Over the past 4-5 months, palm oil has become more expensive than soft oils, prompting domestic consumers in India to shift towards alternatives such as sunflower and soyabean oil. This price increase in edible oils has been attributed to a 22% hike in duty in September 2024, in addition to supply concerns in key producing countries and the growing conversion of vegetable oils for biodiesel production.
P. Chandra Shekara Reddy, Senior Vice-President – Sales and Marketing at Gemini Edibles and Fats India Ltd (GEF), noted that there has been a gradual decline in palm oil consumption at the domestic household level due to the price hike. The shift is particularly evident in the sunflower oil category, where there has been a 25% price increase compared to palm oil’s 30% increase.
In response to the market trend, imports of palm oil into India have decreased during the first two months of the oil year 2024-25, while overall vegetable oil imports have increased by around 16%. Atul Chaturvedi, Chairman of Asian Palm Oil Alliance, highlighted that palm oil is losing market share to soya oil, and this trend could be a game-changer if it continues.

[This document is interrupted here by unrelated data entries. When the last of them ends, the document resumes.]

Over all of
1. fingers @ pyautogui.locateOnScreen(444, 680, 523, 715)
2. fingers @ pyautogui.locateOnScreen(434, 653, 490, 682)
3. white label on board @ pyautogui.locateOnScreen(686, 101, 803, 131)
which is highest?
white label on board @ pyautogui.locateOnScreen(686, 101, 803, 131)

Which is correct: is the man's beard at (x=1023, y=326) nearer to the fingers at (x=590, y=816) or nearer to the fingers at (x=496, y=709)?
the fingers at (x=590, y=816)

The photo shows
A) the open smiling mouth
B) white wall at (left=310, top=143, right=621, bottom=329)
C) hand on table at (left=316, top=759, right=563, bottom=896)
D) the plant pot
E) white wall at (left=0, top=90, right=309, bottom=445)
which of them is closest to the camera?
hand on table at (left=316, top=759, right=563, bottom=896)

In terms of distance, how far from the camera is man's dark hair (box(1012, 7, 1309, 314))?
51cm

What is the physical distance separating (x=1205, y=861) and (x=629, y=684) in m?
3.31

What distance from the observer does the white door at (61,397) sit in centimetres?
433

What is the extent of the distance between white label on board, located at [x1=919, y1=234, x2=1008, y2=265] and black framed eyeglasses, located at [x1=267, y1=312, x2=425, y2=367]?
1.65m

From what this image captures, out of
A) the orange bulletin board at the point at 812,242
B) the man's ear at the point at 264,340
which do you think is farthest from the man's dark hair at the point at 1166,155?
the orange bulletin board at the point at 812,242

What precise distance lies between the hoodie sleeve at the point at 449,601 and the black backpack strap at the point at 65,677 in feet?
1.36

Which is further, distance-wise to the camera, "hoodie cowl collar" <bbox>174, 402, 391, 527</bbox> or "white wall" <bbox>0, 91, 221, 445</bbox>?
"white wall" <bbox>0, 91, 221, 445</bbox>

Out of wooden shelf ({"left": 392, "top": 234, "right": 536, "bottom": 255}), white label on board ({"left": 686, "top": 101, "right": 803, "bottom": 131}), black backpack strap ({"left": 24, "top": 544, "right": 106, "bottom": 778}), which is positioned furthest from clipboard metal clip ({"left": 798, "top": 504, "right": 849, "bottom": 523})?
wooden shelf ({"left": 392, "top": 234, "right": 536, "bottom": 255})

The data from the Solvent Extractors Association of India (SEA) shows that palm oil imports have decreased by 24%, while soft oils imports have more than doubled during the same period. This shift in consumption patterns is reflected in the rising demand for sunflower and soyabean oil, as consumers seek alternatives to pricey palm oil.
Overall, the market dynamics are changing in the edible oil sector in India, with consumers showing a preference for sunflower and soyabean oils over palm oil due to their relative affordability and availability. This trend is expected to continue if palm oil prices remain elevated compared to other options in the market.